### WHAT THE EXERCISE ASKS
Find the word "debris" in the data, then copy each line where it is found.

Saved data entries
● ● ● ● ●
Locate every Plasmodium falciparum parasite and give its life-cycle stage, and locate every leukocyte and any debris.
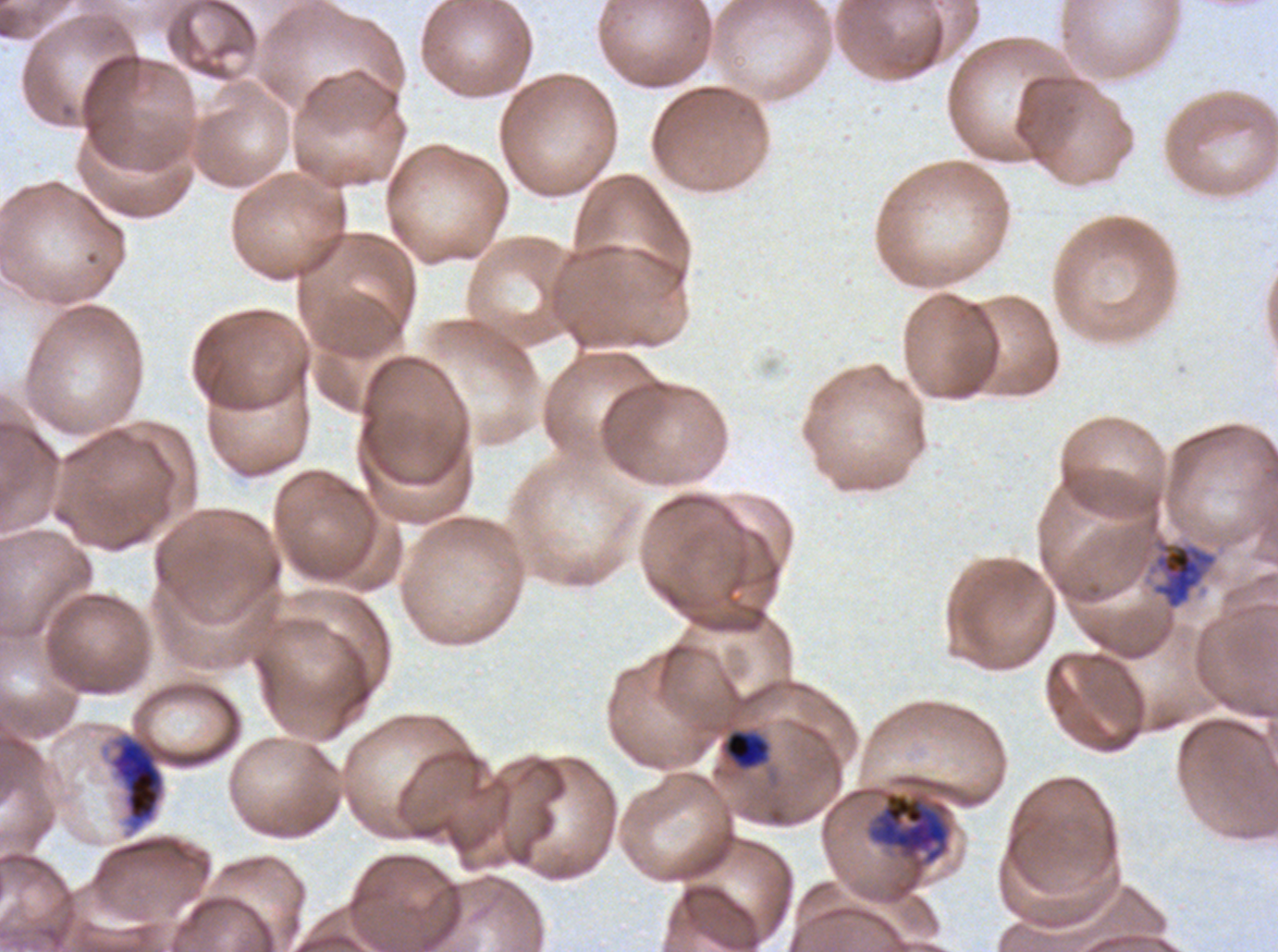
Approximate bounding boxes as {x1, y1, x2, y2} in pixels.
Late-ring/early-trophozoite forms: {724, 729, 769, 769}.
Late trophozoites: {1152, 542, 1217, 609}.
Early schizonts: {110, 737, 164, 824}, {868, 791, 950, 863}.
No rings, mid trophozoites, late schizonts, segmenters, gametocytes, leukocytes, or debris observed.

Image is 1278×952 pixels. A sub-image separated from a larger composite. Giemsa-stained preparation. Life-cycle stages observed: late-ring/early-trophozoite, late trophozoite, early schizont. Plasmodium falciparum from a patient in The Gambia, cultured ex vivo for 24 to 48 hours. Thin blood film.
● ● ● ● ●
### TASK SOLUTION
Locate every Plasmodium falciparum parasite and give its life-cycle stage, and locate every leukocyte and any debris.
No rings, mid trophozoites, late schizonts, segmenters, gametocytes, leukocytes, or debris observed.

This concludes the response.